(Data for this exercise begins)
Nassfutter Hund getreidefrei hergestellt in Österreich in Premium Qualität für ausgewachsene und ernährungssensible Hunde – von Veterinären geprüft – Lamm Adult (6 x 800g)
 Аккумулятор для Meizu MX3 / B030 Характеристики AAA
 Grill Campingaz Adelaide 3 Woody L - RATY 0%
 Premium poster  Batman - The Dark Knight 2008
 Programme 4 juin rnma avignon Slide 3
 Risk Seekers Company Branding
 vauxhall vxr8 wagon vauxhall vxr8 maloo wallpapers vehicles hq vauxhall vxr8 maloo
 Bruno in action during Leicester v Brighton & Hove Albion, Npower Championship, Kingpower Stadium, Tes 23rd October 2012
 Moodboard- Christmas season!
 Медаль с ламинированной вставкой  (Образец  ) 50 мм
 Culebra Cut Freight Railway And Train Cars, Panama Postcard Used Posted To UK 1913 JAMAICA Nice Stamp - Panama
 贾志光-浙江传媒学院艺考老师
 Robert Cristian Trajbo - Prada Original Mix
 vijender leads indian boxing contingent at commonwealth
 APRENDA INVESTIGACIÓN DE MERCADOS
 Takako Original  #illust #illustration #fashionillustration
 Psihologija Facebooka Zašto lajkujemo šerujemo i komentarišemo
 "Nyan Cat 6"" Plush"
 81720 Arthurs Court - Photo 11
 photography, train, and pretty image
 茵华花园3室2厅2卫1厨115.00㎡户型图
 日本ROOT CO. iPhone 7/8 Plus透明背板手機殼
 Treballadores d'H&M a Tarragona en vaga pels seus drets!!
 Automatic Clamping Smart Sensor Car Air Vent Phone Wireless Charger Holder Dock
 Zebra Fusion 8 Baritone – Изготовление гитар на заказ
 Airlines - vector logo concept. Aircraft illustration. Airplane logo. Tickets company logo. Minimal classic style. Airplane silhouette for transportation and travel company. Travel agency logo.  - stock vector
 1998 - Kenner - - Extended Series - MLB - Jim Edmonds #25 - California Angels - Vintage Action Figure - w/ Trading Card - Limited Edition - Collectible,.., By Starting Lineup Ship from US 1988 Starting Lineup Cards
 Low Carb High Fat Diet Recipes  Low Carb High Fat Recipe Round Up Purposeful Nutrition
(Data for this exercise ends)
• What you are asked to do:
The required answer is the run of lines above, starting at the line with "Bruno in action" and ending at the line with "Robert Cristian Trajbo - Prada Original Mix", reproduced exactly with both ends.

• Answer box:
 Bruno in action during Leicester v Brighton & Hove Albion, Npower Championship, Kingpower Stadium, Tes 23rd October 2012
 Moodboard- Christmas season!
 Медаль с ламинированной вставкой  (Образец  ) 50 мм
 Culebra Cut Freight Railway And Train Cars, Panama Postcard Used Posted To UK 1913 JAMAICA Nice Stamp - Panama
 贾志光-浙江传媒学院艺考老师
 Robert Cristian Trajbo - Prada Original Mix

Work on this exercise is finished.